Give every line of the listing below as a numbered list, omitting blank lines.

━━━━━━━━━━━━━━━━

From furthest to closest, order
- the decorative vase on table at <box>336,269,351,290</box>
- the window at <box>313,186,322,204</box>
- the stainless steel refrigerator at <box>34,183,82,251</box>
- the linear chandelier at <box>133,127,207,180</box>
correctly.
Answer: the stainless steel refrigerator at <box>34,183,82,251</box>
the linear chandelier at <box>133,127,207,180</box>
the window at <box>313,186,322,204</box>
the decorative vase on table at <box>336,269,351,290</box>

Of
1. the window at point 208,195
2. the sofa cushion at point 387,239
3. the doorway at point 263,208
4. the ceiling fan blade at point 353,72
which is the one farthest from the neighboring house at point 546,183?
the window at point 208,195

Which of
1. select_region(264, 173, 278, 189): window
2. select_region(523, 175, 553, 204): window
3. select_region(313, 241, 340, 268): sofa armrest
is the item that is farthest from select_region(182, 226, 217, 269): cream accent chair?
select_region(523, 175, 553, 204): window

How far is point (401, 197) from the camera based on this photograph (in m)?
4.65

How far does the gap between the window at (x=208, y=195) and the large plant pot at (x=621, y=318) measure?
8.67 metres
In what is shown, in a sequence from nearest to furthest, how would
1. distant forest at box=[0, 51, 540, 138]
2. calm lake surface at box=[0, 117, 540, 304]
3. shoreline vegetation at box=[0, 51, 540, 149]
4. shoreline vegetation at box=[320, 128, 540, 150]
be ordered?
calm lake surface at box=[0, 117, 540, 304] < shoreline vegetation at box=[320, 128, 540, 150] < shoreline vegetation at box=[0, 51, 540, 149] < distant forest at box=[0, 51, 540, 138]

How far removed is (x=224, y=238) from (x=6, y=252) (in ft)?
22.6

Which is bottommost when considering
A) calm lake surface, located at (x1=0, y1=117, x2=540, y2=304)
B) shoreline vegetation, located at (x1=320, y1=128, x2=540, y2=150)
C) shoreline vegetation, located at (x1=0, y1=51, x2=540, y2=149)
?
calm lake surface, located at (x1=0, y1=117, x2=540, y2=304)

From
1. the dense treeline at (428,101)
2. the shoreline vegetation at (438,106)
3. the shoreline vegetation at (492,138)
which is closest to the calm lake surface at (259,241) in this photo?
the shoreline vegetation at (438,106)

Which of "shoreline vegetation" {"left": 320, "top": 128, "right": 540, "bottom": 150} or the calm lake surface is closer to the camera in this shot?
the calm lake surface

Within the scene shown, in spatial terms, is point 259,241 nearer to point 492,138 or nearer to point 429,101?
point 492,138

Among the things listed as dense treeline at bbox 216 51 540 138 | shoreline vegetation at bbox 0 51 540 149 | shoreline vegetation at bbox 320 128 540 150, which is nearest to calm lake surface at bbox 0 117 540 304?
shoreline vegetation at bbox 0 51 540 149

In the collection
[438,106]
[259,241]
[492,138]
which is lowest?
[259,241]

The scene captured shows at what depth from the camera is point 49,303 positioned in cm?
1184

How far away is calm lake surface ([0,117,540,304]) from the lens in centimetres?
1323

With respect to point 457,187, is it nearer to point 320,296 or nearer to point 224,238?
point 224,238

━━━━━━━━━━━━━━━━

Solution to the problem:
1. From furthest to closest, order
2. - the decorative vase on table at <box>336,269,351,290</box>
3. - the window at <box>313,186,322,204</box>
4. - the stainless steel refrigerator at <box>34,183,82,251</box>
5. - the linear chandelier at <box>133,127,207,180</box>
6. correctly.
7. Answer: the stainless steel refrigerator at <box>34,183,82,251</box>
8. the linear chandelier at <box>133,127,207,180</box>
9. the window at <box>313,186,322,204</box>
10. the decorative vase on table at <box>336,269,351,290</box>
11. Of
12. 1. the window at point 208,195
13. 2. the sofa cushion at point 387,239
14. 3. the doorway at point 263,208
15. 4. the ceiling fan blade at point 353,72
16. which is the one farthest from the neighboring house at point 546,183?
17. the window at point 208,195
18. Which of
19. 1. select_region(264, 173, 278, 189): window
20. 2. select_region(523, 175, 553, 204): window
21. 3. select_region(313, 241, 340, 268): sofa armrest
22. is the item that is farthest from select_region(182, 226, 217, 269): cream accent chair?
23. select_region(523, 175, 553, 204): window
24. How far is point (401, 197) from the camera based on this photograph (in m)?
25. 4.65
26. How far does the gap between the window at (x=208, y=195) and the large plant pot at (x=621, y=318) measure?
27. 8.67 metres
28. In what is shown, in a sequence from nearest to furthest, how would
29. 1. distant forest at box=[0, 51, 540, 138]
30. 2. calm lake surface at box=[0, 117, 540, 304]
31. 3. shoreline vegetation at box=[0, 51, 540, 149]
32. 4. shoreline vegetation at box=[320, 128, 540, 150]
33. be ordered?
34. calm lake surface at box=[0, 117, 540, 304] < shoreline vegetation at box=[320, 128, 540, 150] < shoreline vegetation at box=[0, 51, 540, 149] < distant forest at box=[0, 51, 540, 138]
35. How far removed is (x=224, y=238) from (x=6, y=252) (in ft)?
36. 22.6
37. Which is bottommost when considering
38. A) calm lake surface, located at (x1=0, y1=117, x2=540, y2=304)
39. B) shoreline vegetation, located at (x1=320, y1=128, x2=540, y2=150)
40. C) shoreline vegetation, located at (x1=0, y1=51, x2=540, y2=149)
41. ?
42. calm lake surface, located at (x1=0, y1=117, x2=540, y2=304)
43. From
44. 1. the dense treeline at (428,101)
45. 2. the shoreline vegetation at (438,106)
46. 3. the shoreline vegetation at (492,138)
47. which is closest to the calm lake surface at (259,241) in this photo?
48. the shoreline vegetation at (438,106)
49. Which of "shoreline vegetation" {"left": 320, "top": 128, "right": 540, "bottom": 150} or the calm lake surface is closer to the camera in this shot?
50. the calm lake surface
51. Within the scene shown, in spatial terms, is point 259,241 nearer to point 492,138 or nearer to point 429,101?
52. point 492,138
53. Among the things listed as dense treeline at bbox 216 51 540 138 | shoreline vegetation at bbox 0 51 540 149 | shoreline vegetation at bbox 320 128 540 150, which is nearest to calm lake surface at bbox 0 117 540 304?
54. shoreline vegetation at bbox 0 51 540 149
55. In the collection
56. [438,106]
57. [259,241]
58. [492,138]
59. which is lowest?
60. [259,241]
61. The scene captured shows at what depth from the camera is point 49,303 positioned in cm?
62. 1184
63. How far away is calm lake surface ([0,117,540,304]) from the lens in centimetres?
64. 1323
65. With respect to point 457,187, is it nearer to point 320,296 or nearer to point 224,238?
66. point 224,238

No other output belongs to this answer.